Directed by George Cukor, Ernst Lubitsch.
One Hour With You is very brief in its eighty minutes running time. However, it was one of the nominees for Oscar for best film of 1932.
It is particularly French, French sex farce. This was pre-production code and a glimpse of the synopsis makes it sound quite permissive. It was against this kind of film that the Motion Picture Code set its sights.
Maurice Chevalier and Jeanette Mac Donald appeared simultaneously in a French language version of this film, Jeanette Mac Donald speaking fluent French.
The film focuses on a husband and wife, the wife’s best friend, the husband of the wife wanting a divorce, the wife herself having a roving eye… There are escapades, identity problems, confessions. Ernst Lubitsch was adept at this kind of film. George Cukor was at the beginning of his long career (directing many stars to Oscars and getting an Oscar for himself for the direction of My Fair Lady (1964).
The film includes a number of songs with Jeanette Mac Donald singing contemporary songs. Three years later she was to join with Nelson Eddy in a series of eight operettas at MGM. However, following One Hour With You, she and Maurice Chevalier teamed for Love Me Tonight under the direction of Rouben Mamoulian. Lubitsch then directed Chevalier and Mac Donald in a 1934 version of The Merry Widow.
1. How enjoyable a film? The touch of the director, Ernst Lubitsch: humour, comedy of manners, comedy of morals, sly digs at morality, especially marriage and sexual morality?
2. The quality of the film as a product of 1932? The use of sound, the songs? Black and white photography, the styles and stylishness? The impact of the stars?
3. The quality of the film as a comedy of manners: the emphases on traditional morality, the risks, the risque tones, drawing room morality, society, the overtones of Parts and France? What stance on marriage and love did the film take? With its light touch?
4. The initial invitation to participate, by Maurice Chevalier?

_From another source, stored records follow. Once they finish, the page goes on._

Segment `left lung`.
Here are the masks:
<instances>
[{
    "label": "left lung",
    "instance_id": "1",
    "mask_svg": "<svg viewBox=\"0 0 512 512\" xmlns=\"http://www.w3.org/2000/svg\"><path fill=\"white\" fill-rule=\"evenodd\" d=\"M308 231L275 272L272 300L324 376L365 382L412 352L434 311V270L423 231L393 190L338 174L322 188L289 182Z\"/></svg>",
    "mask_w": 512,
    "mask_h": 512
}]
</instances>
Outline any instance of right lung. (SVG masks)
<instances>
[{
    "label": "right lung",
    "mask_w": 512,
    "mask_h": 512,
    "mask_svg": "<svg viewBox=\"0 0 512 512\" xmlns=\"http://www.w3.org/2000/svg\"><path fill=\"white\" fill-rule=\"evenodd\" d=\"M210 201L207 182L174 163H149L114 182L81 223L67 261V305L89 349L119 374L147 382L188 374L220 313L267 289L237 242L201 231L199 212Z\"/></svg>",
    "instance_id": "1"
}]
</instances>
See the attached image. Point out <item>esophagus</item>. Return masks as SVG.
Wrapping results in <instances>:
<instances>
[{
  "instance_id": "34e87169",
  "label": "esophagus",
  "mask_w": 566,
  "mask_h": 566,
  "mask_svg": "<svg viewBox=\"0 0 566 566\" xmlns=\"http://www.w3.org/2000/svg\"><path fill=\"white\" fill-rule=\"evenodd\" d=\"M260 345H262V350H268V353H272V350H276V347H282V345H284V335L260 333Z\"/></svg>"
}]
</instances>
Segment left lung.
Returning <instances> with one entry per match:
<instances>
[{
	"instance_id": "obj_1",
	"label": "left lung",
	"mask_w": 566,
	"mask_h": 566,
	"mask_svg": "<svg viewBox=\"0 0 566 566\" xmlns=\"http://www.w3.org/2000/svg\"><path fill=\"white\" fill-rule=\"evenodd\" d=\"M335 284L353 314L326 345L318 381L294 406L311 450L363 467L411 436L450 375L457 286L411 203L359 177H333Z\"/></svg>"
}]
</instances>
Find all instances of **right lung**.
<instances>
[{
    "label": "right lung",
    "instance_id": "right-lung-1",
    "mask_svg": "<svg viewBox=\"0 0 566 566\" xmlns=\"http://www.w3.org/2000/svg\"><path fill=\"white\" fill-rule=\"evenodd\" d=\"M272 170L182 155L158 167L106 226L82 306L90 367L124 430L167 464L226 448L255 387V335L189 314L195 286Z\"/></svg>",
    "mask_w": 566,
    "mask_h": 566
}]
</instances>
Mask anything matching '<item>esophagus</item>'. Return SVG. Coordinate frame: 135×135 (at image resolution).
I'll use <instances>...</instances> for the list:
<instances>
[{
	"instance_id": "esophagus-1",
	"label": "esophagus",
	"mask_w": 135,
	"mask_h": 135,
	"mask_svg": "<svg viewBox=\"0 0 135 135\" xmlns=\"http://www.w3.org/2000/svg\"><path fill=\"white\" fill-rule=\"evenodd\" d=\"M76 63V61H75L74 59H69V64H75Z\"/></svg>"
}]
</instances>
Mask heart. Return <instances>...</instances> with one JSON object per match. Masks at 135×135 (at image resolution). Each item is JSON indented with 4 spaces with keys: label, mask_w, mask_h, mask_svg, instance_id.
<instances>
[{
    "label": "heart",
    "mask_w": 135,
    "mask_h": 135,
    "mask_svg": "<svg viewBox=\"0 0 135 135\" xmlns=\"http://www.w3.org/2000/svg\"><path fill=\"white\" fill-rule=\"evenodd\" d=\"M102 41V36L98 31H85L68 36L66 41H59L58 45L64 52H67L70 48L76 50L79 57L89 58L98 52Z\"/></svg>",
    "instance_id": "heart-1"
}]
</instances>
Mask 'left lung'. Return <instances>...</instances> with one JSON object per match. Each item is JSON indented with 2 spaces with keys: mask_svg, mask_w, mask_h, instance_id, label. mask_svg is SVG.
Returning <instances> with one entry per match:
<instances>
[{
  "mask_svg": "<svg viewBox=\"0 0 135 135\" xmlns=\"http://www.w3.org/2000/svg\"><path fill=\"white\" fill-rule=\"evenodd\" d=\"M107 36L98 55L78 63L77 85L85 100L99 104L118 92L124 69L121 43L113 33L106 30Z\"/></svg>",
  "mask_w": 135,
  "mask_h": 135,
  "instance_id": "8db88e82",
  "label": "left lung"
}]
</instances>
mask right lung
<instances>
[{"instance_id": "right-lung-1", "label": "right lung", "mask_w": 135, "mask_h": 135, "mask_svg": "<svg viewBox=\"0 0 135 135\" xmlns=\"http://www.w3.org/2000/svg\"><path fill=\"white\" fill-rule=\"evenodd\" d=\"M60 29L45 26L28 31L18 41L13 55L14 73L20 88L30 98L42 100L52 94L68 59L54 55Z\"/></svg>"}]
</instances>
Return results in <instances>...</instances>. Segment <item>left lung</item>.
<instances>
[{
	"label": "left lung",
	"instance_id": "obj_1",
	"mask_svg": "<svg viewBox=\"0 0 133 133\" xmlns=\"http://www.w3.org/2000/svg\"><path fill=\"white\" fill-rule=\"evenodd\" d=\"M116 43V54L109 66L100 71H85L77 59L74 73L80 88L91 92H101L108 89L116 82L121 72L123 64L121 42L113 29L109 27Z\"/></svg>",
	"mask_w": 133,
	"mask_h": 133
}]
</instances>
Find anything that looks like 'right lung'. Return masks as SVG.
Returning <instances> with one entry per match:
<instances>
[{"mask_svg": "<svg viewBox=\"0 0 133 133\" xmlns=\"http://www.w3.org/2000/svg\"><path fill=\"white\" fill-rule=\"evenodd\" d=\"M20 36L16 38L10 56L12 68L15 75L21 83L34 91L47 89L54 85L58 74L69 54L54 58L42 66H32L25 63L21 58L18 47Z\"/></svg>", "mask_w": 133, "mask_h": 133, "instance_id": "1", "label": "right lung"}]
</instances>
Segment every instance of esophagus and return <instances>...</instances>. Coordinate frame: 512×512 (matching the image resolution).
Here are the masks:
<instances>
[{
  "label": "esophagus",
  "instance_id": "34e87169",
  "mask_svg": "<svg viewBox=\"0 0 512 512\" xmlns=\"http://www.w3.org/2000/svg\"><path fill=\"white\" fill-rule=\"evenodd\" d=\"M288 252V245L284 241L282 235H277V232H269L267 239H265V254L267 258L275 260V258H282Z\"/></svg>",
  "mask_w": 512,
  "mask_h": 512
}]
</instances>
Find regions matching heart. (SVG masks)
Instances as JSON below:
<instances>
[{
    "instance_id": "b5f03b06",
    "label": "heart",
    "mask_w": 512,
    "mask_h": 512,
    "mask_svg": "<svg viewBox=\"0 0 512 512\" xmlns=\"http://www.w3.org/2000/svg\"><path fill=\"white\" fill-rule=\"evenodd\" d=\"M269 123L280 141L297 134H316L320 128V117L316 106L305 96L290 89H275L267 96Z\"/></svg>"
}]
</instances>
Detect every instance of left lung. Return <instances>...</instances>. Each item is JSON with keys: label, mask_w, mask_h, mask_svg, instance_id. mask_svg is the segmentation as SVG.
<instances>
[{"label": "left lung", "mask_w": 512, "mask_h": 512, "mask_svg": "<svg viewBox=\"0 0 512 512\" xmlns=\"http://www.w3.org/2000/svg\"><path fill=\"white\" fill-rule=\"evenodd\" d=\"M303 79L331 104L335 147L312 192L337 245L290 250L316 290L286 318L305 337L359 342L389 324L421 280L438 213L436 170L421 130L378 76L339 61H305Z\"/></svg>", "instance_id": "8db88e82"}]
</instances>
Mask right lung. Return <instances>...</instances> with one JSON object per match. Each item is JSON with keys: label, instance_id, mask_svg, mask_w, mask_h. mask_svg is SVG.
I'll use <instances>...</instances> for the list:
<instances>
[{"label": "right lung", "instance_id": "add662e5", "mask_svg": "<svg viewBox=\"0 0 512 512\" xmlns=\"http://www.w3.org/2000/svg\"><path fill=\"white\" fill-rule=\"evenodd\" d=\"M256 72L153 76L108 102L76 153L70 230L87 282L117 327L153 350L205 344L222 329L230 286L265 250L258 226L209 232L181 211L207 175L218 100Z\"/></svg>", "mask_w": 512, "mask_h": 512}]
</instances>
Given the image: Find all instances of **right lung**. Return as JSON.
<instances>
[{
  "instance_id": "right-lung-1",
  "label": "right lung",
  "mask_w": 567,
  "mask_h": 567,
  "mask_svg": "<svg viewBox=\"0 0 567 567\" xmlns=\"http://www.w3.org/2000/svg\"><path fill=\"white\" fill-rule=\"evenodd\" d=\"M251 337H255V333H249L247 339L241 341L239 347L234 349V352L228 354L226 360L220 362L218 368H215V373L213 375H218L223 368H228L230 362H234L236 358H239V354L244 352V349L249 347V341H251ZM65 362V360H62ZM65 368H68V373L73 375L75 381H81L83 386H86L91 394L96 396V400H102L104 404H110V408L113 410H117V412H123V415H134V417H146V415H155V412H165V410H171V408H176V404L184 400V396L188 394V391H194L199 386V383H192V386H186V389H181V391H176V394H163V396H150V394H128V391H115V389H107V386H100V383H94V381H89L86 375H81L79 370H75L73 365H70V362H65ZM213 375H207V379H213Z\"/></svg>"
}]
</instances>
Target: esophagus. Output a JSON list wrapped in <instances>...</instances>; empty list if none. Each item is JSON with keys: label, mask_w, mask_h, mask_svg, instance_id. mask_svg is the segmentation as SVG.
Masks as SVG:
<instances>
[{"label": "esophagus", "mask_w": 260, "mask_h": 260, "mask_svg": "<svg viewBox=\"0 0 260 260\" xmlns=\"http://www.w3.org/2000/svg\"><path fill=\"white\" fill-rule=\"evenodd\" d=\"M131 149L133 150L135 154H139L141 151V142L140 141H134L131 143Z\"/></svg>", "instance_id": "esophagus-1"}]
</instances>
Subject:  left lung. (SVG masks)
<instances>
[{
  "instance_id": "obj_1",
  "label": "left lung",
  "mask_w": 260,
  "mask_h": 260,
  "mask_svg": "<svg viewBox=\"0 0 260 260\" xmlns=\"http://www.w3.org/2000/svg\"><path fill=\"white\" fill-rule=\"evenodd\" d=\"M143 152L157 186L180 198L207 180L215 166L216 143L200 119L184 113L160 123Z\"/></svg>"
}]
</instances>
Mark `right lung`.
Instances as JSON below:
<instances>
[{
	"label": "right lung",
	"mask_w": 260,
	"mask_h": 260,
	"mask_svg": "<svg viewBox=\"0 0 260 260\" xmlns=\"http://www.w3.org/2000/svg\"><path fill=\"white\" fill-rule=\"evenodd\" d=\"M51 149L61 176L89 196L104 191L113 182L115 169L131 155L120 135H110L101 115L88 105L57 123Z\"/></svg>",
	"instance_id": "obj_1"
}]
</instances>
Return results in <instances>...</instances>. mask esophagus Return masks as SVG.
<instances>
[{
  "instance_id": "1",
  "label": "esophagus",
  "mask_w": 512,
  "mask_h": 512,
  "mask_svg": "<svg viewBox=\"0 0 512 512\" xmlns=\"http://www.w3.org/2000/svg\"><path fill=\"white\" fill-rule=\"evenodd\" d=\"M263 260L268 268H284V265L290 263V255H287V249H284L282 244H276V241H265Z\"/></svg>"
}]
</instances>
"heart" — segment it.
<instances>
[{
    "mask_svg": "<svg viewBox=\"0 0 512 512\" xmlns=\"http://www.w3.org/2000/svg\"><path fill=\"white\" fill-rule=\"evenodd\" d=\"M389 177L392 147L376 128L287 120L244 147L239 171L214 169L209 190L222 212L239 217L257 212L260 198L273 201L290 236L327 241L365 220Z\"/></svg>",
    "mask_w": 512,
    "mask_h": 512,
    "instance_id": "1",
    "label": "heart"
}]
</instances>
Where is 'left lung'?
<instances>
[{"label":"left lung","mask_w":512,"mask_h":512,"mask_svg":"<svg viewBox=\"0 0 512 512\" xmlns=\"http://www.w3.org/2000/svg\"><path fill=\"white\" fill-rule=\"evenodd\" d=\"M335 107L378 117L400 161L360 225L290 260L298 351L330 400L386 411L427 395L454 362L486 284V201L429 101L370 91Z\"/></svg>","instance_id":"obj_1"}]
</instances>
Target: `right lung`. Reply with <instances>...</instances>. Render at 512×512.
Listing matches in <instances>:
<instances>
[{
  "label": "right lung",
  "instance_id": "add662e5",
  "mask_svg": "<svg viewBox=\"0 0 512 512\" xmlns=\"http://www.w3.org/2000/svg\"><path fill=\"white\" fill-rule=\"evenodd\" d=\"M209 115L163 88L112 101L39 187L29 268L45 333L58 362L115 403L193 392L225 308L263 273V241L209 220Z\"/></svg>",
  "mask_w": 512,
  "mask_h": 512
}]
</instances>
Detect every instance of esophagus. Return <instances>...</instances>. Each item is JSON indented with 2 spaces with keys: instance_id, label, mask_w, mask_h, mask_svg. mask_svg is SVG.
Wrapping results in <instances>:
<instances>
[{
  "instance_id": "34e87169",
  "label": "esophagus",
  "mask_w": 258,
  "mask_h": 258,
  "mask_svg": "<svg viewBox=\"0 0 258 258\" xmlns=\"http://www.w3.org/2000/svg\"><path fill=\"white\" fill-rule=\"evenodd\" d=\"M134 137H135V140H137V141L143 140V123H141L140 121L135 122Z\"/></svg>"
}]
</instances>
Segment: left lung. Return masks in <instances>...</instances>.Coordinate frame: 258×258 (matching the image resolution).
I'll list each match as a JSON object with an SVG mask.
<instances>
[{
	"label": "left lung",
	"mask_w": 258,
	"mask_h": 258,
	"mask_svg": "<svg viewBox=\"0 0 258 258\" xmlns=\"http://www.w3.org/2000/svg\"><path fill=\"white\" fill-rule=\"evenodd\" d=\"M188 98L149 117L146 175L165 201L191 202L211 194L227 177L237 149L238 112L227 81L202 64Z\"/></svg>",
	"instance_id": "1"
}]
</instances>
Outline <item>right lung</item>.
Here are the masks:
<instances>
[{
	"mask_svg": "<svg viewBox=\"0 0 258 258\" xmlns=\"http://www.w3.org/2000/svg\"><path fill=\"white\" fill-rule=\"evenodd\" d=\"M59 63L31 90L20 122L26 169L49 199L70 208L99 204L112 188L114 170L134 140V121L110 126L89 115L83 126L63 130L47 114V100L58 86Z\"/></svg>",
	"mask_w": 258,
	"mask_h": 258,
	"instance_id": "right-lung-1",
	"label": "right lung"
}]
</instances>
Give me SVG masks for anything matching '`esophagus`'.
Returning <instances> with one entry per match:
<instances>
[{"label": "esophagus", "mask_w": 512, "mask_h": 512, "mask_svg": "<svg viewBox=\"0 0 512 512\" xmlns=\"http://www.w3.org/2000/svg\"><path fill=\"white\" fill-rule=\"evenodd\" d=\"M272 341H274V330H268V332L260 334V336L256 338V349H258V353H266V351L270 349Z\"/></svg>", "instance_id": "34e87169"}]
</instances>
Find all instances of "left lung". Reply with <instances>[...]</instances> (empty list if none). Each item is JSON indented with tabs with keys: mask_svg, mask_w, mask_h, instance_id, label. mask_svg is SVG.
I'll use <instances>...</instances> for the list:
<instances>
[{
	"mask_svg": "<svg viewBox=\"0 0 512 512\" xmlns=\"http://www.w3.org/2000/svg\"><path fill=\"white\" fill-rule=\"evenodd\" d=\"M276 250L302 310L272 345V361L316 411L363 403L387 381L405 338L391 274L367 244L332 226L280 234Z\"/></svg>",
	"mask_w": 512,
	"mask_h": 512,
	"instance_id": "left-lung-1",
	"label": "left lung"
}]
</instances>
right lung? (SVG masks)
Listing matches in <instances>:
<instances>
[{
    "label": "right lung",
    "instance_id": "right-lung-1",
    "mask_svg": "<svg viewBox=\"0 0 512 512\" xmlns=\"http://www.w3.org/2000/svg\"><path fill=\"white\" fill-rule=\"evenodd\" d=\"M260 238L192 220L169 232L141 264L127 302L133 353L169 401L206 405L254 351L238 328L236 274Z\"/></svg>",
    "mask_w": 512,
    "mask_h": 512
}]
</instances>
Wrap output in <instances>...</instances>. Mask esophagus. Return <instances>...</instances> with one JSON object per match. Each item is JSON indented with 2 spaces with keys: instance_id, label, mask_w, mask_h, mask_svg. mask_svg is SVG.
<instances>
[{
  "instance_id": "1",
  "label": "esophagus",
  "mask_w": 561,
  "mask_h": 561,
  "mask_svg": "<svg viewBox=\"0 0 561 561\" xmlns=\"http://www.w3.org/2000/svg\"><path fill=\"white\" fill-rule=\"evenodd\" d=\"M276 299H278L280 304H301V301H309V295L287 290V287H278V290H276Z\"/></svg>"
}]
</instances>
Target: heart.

Audience
response to this? Interest in the character, his role as a doctor, his love for his wife, the predicament with Mitzi? The ambiguous situations, his lack of resolution, the final resolution? The importance of his asking the audience to judge for themselves? How easily could audiences identify with the characters and the questions?
5. The character of his wife? Conventional, daring and risque at the end with Adolph? Her asking the audience to make judgements?
6. The themes of marriage and the treatment? The strengths and weakness of such marriage, relationship between husband and wife, the significance of the songs and their lyrics, the party and its ambiguity, the break-up of the marriage, the revenge, the happy ending?
7. The delineation of the character of Mitzi? The satire on this kind of woman and her breaking of marriages?
8. The ambiguity of the character of the professor? His wanting to trap Mitzi and yet his two-faced attitudes? His pressure on the doctor? His getting a divorce?
9. The comedy in the character of Adolph? His presentation as the stooge?
10. The enjoyment value of this kind of film? Its value as a comedy of morals?